TEXT SEGMENT:
.....

That narrative was bitterly disputed by expert interrogator Zvi Aharoni, played in the film by Michael Aronov. Aharoni, who initially identified Ricardo Klement as Eichmann, insisted that Eichmann signed the document for him without resistance and denied that Malkin even spoke German. (Malkin claimed to have communicated with Eichmann in a blend of broken German and Yiddish.)
Team leader Rafi Eitan (Nick Kroll) never wrote an account, but he credited the least inaccurate version to spymaster Isser Harel (Llior Raz).
While I’m listing team members, Mélanie Laurent’s character, anesthesiologist Hanna Elian, is a composite of two real people: the real team’s lone female member, Yehudit Nesiahu, who helped to run the safe houses, and the male doctor, Yonah Eilan, whose task was to sedate Eichmann for transportation when necessary. Because Operation Finale is a Hollywood riff on Malkin’s account, Elian and Malkin have a romantic past.
The film accurately depicts Malkin as an amateur painter, passing time at the safe house creating works with Holocaust motifs. Perhaps he was a good storyteller, too. At any rate, it’s a good story.
Many details, including Eichmann grotesquely reciting the Shema — the affirmation of Jewish faith from Deuteronomy that is one of Judaism’s most important prayers — reflect Malkin’s account, though the context and meaning of these elements often shift in the retelling.
Yet where Malkin agreed with other accounts in depicting Eichmann as a feeble nonentity, Operation Finale makes the exchanges between the prisoner and his captors a powerhouse battle of wits, a cat-and-mouse game in which the identity of cat and mouse is an ever-shifting question.
In Malkin’s telling, Eichmann was so helpless that, after seating him on the toilet, his captors had to order him to relieve himself. In the film, when Eichmann asks permission to use toilet paper, it’s a passive-aggressive power move: He’s forcing his captors to take responsibility for his every action.

.....

Captioned web images

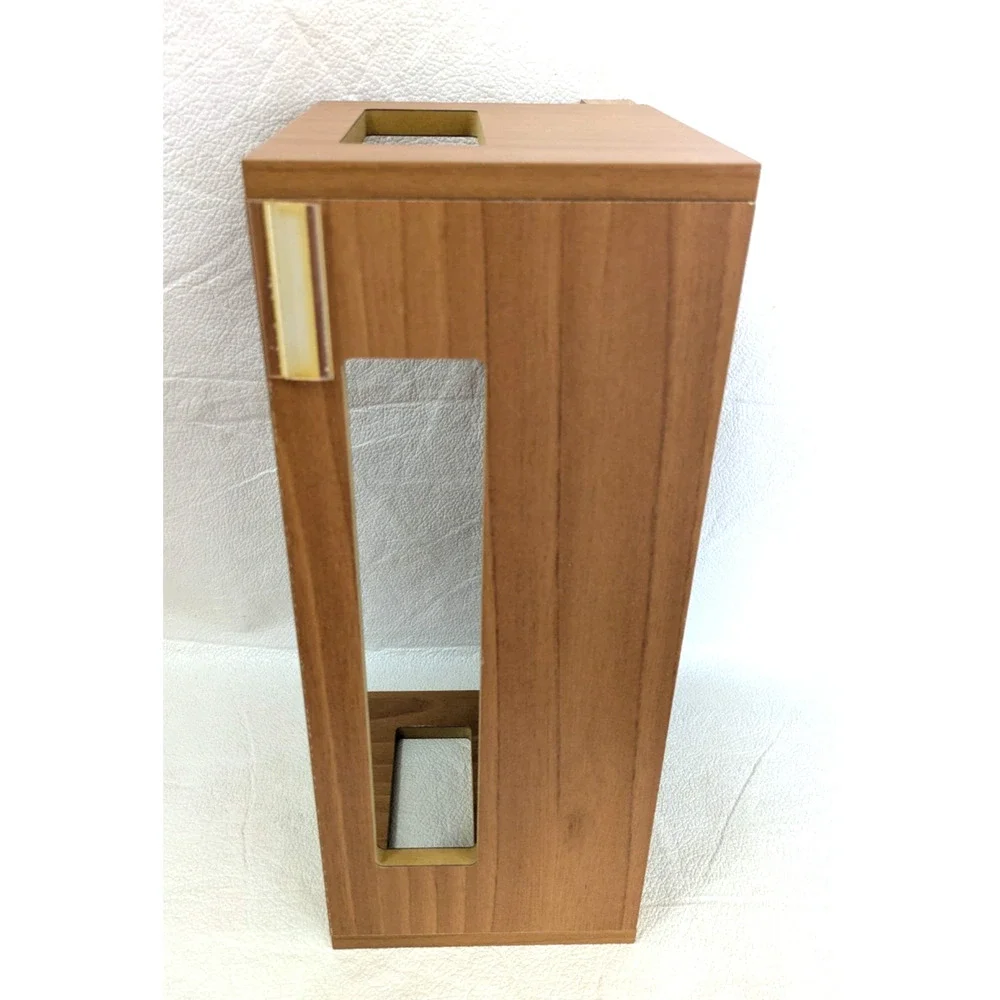 Essential Oil Display Storage Composite Wood Shelf 15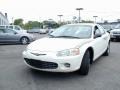 2002 Stone White Chrysler Sebring LX Sedan  photo #2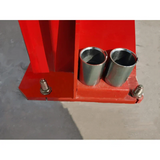 Katool 12,000 lb 2-Post Clearfloor Car Lift M120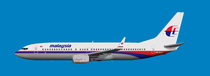 MAS Boeing 737-800 OC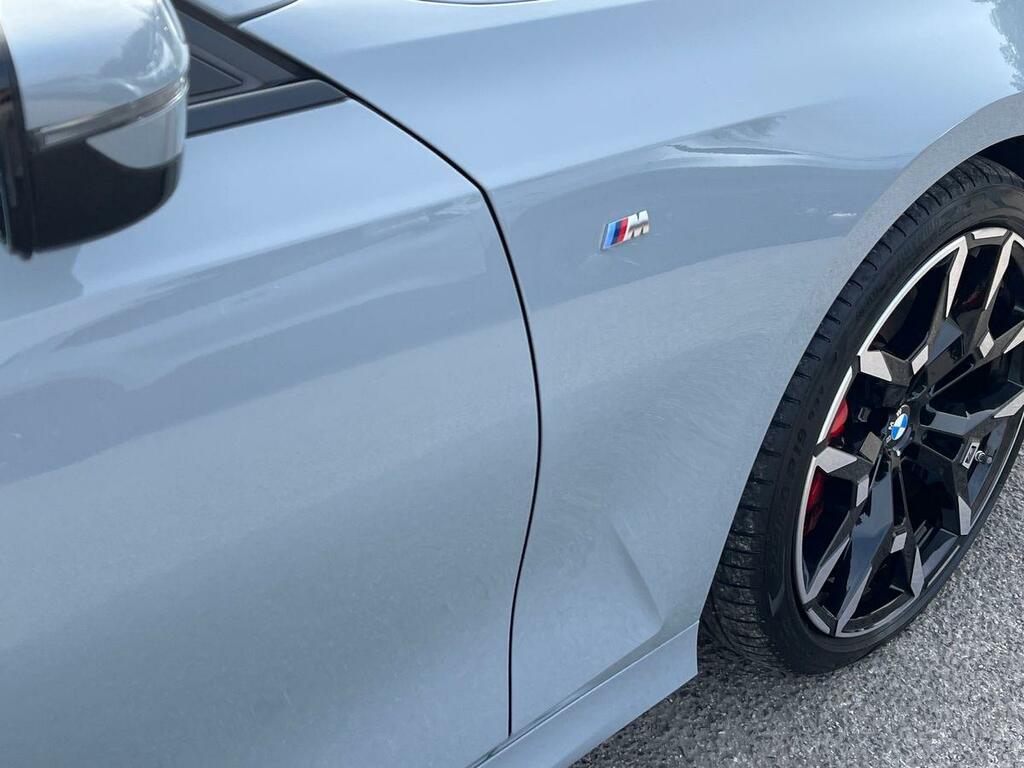 BMW 3 Series 330E Xdrive M Sport Step Blue #20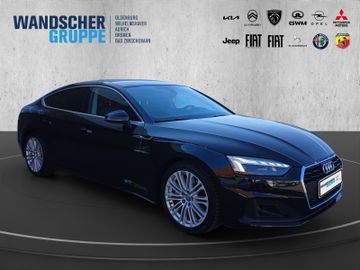 Audi A5 Sportback 40 2.0 TFSI (M-H) +KeyLess+Navi+SHZ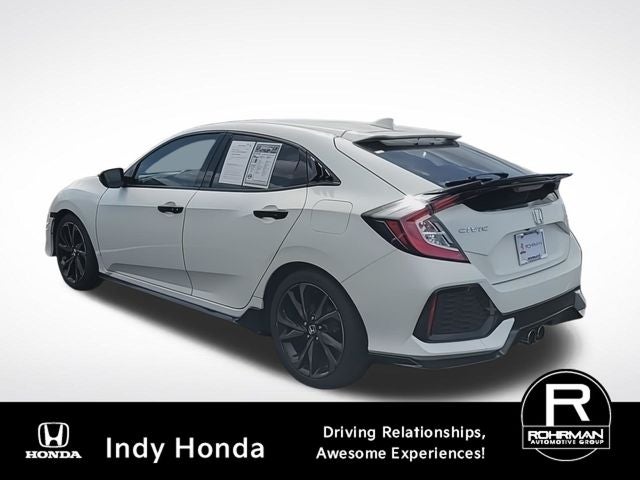 2019 Honda Civic Sport Touring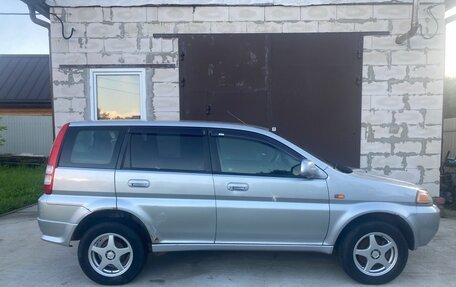 Honda HR-V I, 2001 год, 375 000 рублей, 3 фотография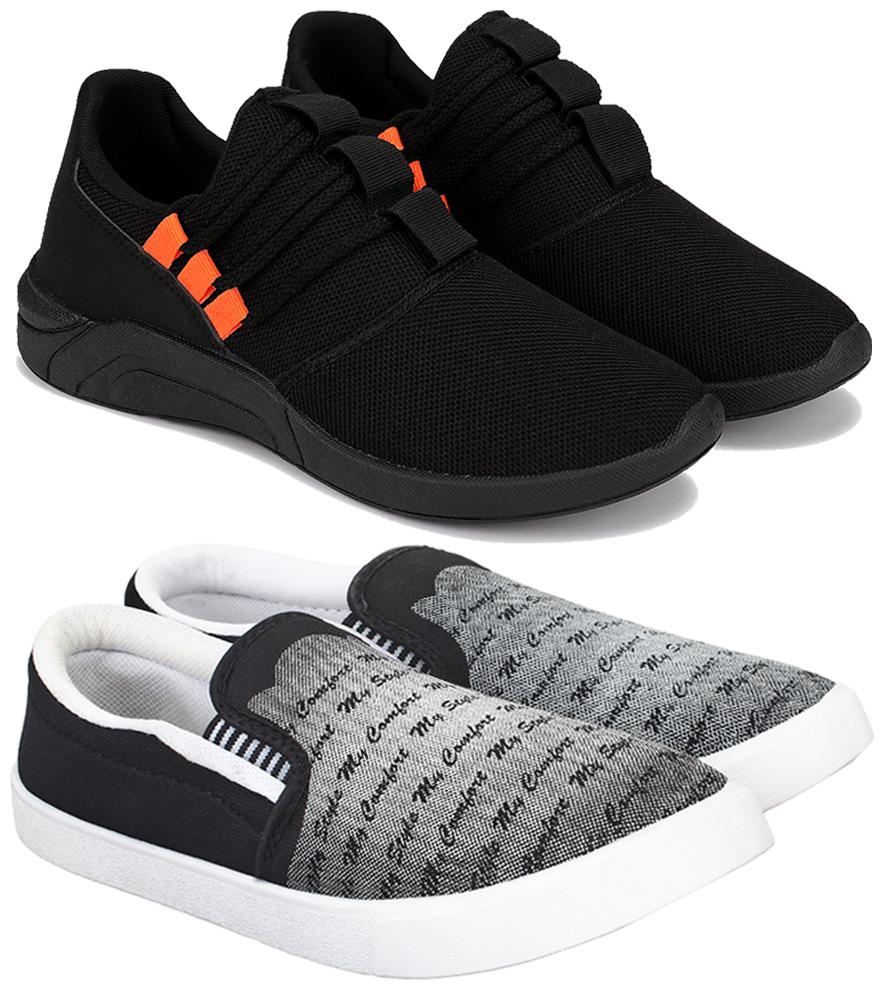 

Oricum Men Combo(O)-1622-720 Running Shoes ( Multi-Color )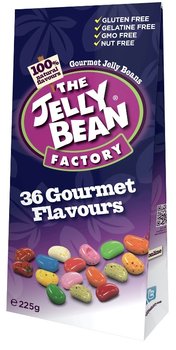 The Jelly Bean Factory, żelki fasolki wszystkich smaków, 225g - The Jelly Bean Factory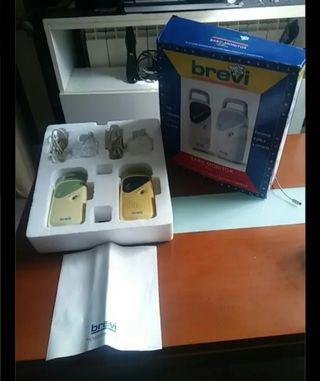 BABY MONITOR plus vigilabebes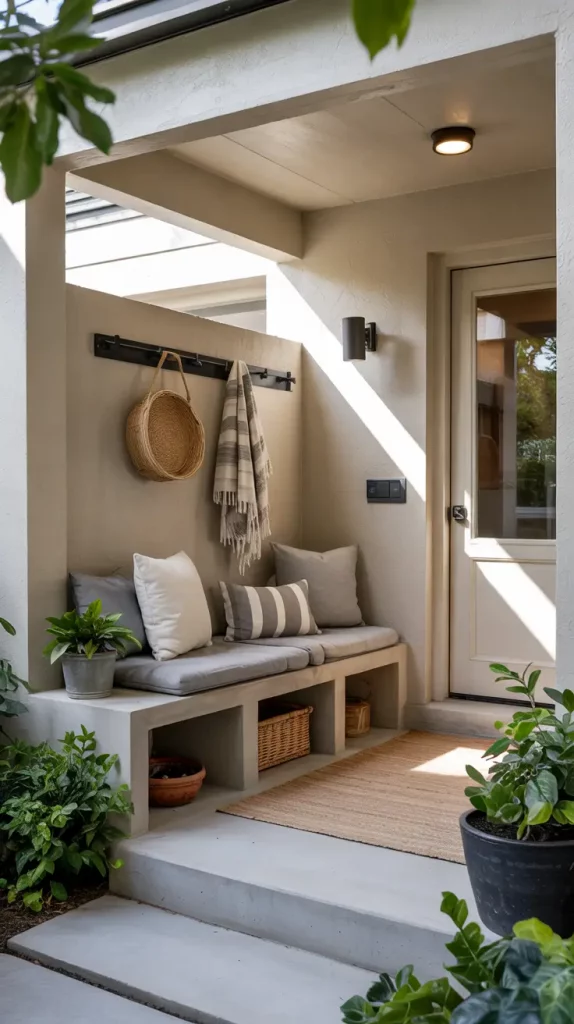 Outdoor Entryway Ideas 2026: Modern Exterior, Walkways, Small Spaces & Double Door Trends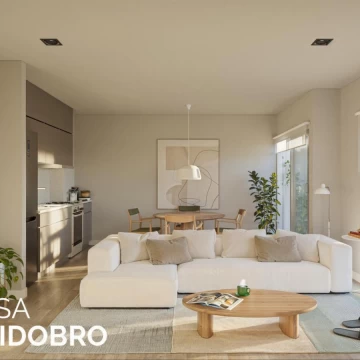 Departamento - Saavedra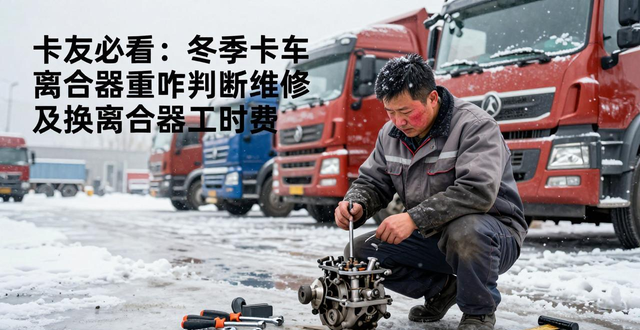 离合器踏板高低解决办法_离合器重判断维修_换卡车离合器工时费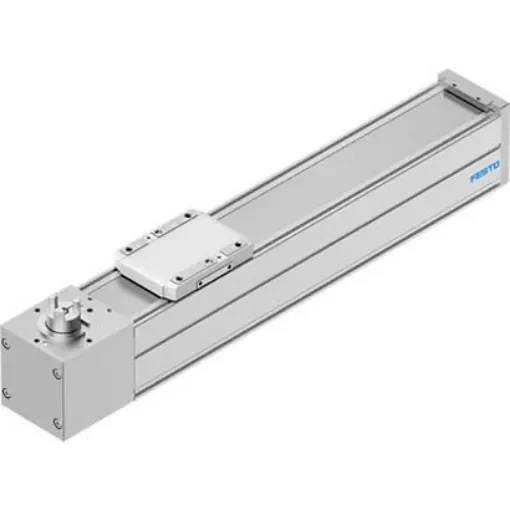 Festo Belt Driven Linear Actuator, 200mm, 2700N, 1500mm/s, 8062786 - ELGC-TB-KF-80-200 product image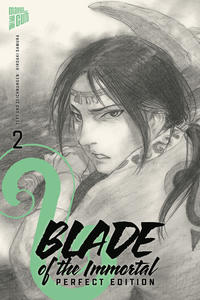 Vorderes Coverbild Blade of the Immortal - Perfect Edition 2
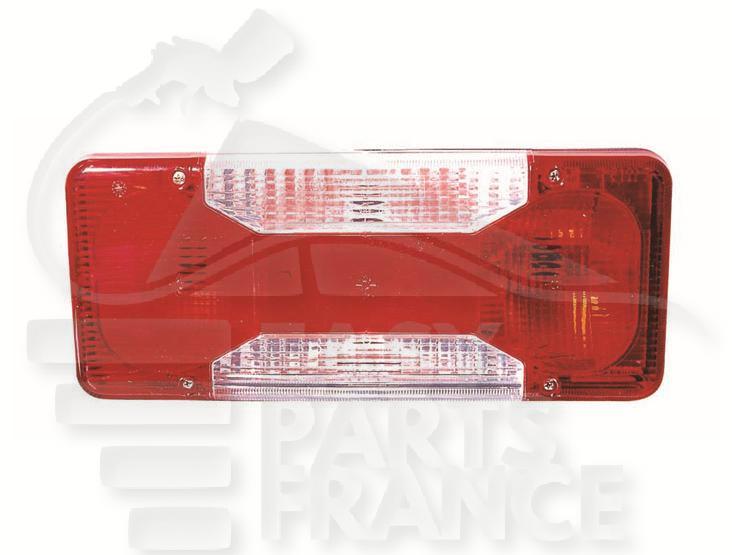 FEU ARD M/BENNE Pour IVECO DAILY - IV014 06/06→05/09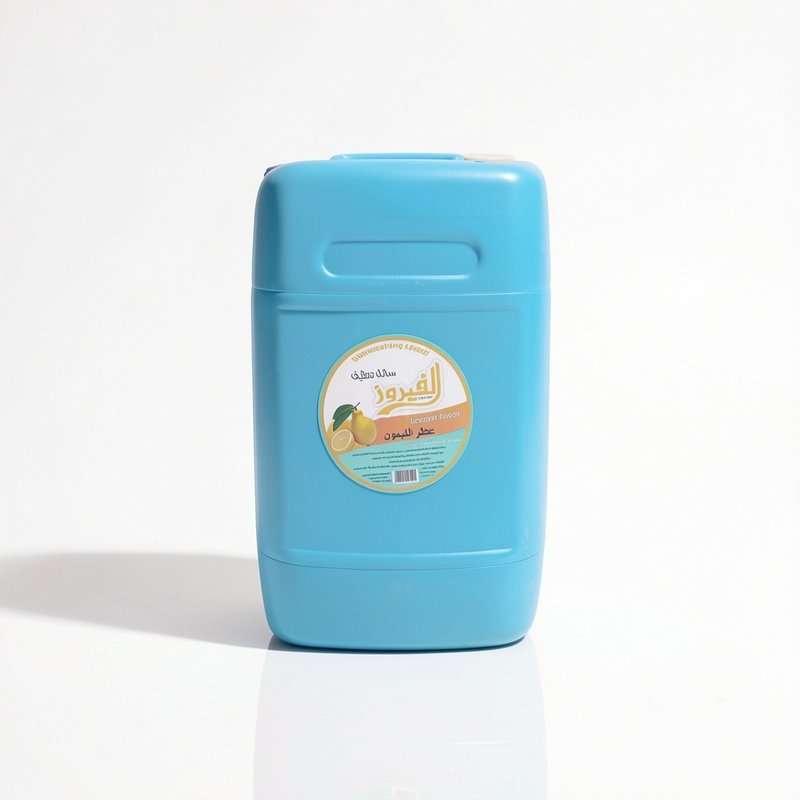 جلكان سائل تنظيف الصحون 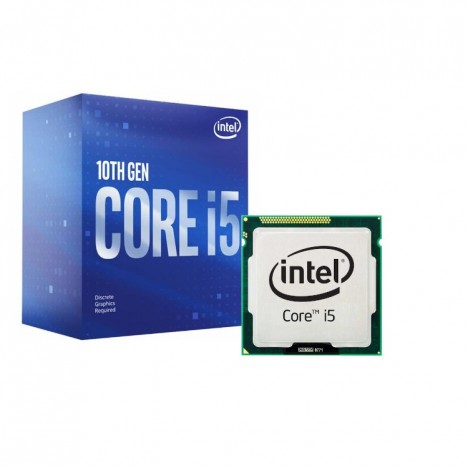 Processeur INTEL I5 10600K BOX (4.1 GHz / 4.8 GHz)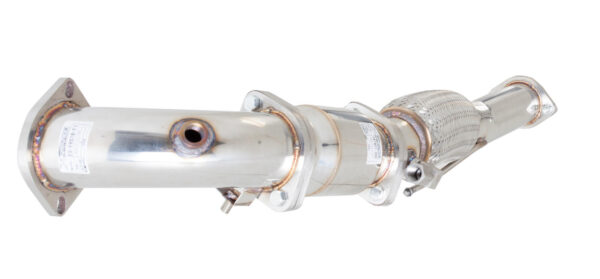 XFORCE VAREX - DOWNPIPE 3" - FORD FOCUS MK3 - immagine 2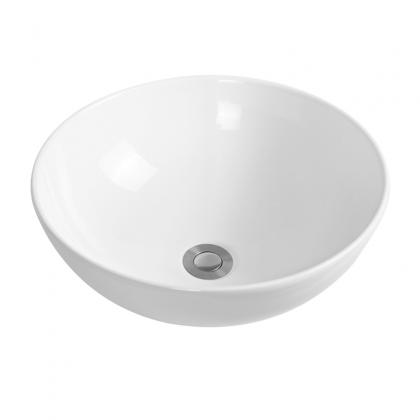 Slim round vessel sink (3101)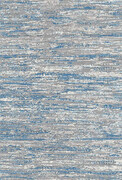 Szaro-niebieski dywan w nowoczesny wzór - Izos 7X 200x300 Profeos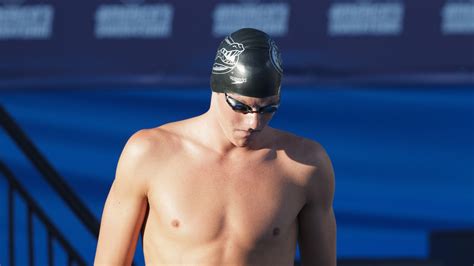 The Conor Dwyer Swimming Photo Vault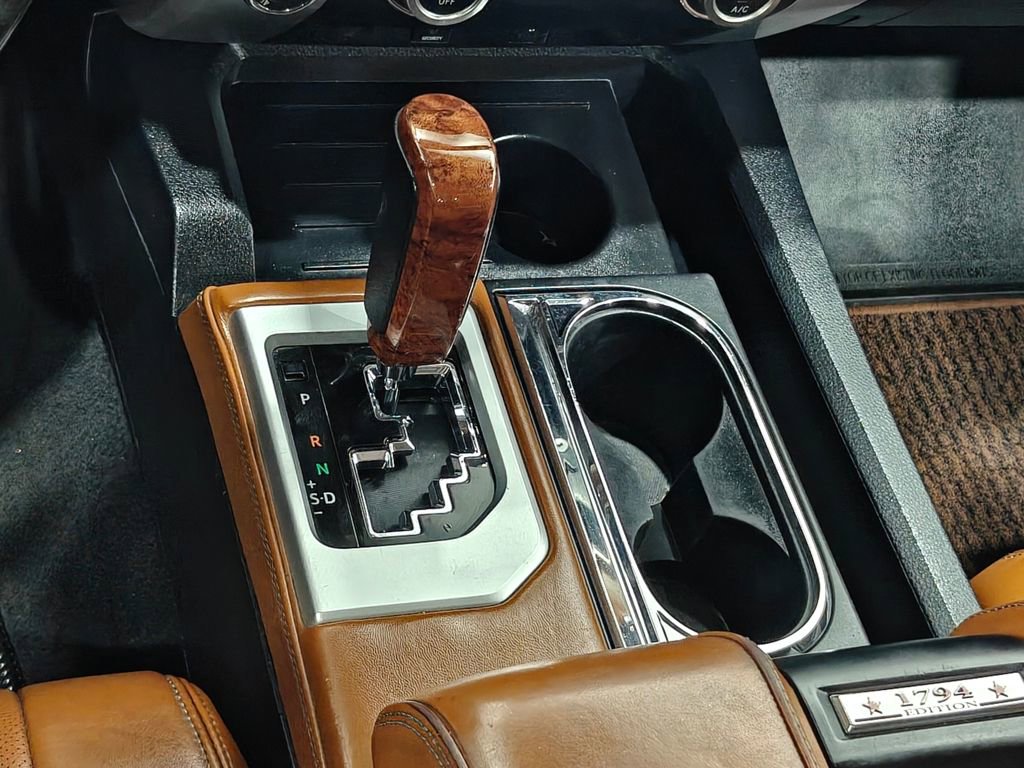 Used 2018 Toyota Tundra 1794 Edition image 8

.....

REQUIRED ACTION A:
Answer these questions using the passage on Operation Finale:
(i) Which actor plays Zvi Aharoni in the film?
(ii) Which two real people were combined to create the character Hanna Elian?
(iii) As what kind of artist does the film accurately depict Malkin?
REQUIRED ACTION B: Print the passage on Operation Finale from "Team leader Rafi" up to and including "a good story.".
REQUIRED ACTION C: Proceed with the passage on Operation Finale, starting after its last sentence.

EXERCISE OUTPUT A:
(i) Michael Aronov
(ii) Yehudit Nesiahu and Yonah Eilan
(iii) An amateur painter

EXERCISE OUTPUT B:
Team leader Rafi Eitan (Nick Kroll) never wrote an account, but he credited the least inaccurate version to spymaster Isser Harel (Llior Raz).
While I’m listing team members, Mélanie Laurent’s character, anesthesiologist Hanna Elian, is a composite of two real people: the real team’s lone female member, Yehudit Nesiahu, who helped to run the safe houses, and the male doctor, Yonah Eilan, whose task was to sedate Eichmann for transportation when necessary. Because Operation Finale is a Hollywood riff on Malkin’s account, Elian and Malkin have a romantic past.
The film accurately depicts Malkin as an amateur painter, passing time at the safe house creating works with Holocaust motifs. Perhaps he was a good storyteller, too. At any rate, it’s a good story.

EXERCISE OUTPUT C:
There’s more than an echo of The Silence of the Lambs in Isaac and Kingsley’s interactions. Eichmann is said to have, like Hannibal Lecter, intimidating powers of persuasion; his captors are warned that he convinced doomed prisoners to board Nazi death trains willingly. Like Lecter, Eichmann has a trick of drawing one in with seeming humanity before springing an appalling verbal assault wherever one is most vulnerable.
Though no untried trainee, Malkin has, like Clarice Starling, a secret trauma that Eichmann homes in on. The dynamic of quid pro quo versus not wanting Adolf Eichmann inside your head is very much the subtext of their exchanges.
This can make for compelling drama, especially when played with the intelligence and charisma that Isaac and Kingsley have in abundance. Yet in making Eichmann another darkly iconic Hollywood master of manipulation — alongside Lecter, De Niro’s Max Cady (Cape Fear), Russell Crowe’s Ben Wade (3:10 to Yuma) and Heath Ledger’s Joker — something of the moral truth of the Third Reich’s impersonal evil is lost.
Schindler’s List has been criticized for its depiction of Ralph Fiennes’ SS officer Amon Göth as a psychotic killer, which was far from typical of the Nazi machine. That portrayal at least has some basis in history.
Operation Finale isn’t a bad film, but it’s an unsatisfying one. It works on its own terms, but it lacks a sense of thematic resolution, a moment of truth. It tells a decent story well enough, but what does it want to say?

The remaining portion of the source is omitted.